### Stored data
--

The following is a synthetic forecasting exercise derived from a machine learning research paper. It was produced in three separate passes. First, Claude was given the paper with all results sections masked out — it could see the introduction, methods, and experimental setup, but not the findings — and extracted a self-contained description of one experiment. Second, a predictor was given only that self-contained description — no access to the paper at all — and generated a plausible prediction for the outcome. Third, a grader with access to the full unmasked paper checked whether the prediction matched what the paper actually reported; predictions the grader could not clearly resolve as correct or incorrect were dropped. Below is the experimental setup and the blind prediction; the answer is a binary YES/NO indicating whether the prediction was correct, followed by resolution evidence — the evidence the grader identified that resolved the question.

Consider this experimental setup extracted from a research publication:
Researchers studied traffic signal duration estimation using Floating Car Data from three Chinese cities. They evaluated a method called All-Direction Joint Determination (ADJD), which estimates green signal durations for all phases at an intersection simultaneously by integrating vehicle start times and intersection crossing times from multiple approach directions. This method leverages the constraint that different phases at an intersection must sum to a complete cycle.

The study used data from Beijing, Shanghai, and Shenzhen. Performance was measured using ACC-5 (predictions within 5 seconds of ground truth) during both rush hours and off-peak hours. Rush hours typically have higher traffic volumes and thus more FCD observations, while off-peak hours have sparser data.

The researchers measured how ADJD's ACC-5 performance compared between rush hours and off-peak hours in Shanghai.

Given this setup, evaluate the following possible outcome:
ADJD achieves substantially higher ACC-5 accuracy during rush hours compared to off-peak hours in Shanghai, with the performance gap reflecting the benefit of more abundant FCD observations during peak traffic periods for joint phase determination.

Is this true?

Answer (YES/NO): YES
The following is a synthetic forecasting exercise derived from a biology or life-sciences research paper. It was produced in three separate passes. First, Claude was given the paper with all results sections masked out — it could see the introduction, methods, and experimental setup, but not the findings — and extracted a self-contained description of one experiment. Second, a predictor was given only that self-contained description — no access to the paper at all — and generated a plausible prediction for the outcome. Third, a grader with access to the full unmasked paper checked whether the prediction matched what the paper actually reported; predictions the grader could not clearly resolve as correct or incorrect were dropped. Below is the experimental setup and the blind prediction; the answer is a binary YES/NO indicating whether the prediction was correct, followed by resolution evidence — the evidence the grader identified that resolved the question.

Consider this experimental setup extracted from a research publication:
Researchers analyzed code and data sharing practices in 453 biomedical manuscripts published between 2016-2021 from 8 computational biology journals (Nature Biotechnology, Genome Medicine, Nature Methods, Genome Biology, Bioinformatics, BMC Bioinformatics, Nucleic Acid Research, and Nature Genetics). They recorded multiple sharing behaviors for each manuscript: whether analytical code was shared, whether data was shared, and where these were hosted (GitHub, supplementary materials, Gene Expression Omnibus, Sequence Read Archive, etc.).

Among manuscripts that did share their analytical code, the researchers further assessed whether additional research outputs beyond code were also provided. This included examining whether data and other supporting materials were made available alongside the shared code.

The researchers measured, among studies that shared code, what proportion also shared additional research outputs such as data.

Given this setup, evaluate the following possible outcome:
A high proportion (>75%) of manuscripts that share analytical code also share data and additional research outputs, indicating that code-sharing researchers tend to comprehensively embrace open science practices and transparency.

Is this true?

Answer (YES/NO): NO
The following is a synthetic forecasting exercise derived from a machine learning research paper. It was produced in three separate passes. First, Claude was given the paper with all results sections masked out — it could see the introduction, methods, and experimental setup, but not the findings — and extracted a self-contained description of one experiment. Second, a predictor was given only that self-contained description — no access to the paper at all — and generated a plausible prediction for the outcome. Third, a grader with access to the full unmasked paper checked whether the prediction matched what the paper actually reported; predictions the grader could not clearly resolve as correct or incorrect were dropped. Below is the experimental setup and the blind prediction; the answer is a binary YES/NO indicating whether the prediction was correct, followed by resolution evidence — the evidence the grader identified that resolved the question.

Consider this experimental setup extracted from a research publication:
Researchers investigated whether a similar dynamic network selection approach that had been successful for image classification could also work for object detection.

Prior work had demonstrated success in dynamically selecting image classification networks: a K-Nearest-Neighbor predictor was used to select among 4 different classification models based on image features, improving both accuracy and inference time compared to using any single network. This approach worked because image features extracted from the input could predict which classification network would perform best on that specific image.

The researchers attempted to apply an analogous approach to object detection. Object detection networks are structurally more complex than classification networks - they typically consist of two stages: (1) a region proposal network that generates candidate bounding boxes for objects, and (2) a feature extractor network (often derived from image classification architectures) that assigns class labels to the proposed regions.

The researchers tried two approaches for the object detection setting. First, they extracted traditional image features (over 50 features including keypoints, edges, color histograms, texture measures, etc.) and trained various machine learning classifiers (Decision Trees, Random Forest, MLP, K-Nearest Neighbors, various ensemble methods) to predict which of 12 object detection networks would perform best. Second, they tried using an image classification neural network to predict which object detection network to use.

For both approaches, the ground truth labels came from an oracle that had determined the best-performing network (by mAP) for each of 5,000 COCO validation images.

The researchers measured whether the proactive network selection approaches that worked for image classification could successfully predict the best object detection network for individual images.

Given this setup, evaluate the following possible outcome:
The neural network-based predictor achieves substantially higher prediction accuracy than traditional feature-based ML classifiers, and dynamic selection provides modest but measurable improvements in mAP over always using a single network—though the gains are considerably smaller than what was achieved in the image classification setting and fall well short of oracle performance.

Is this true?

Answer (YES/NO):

--

### Exercise
Determine how many lines in the records include the word "images", and reply with that number alone.

### Exercise answer
2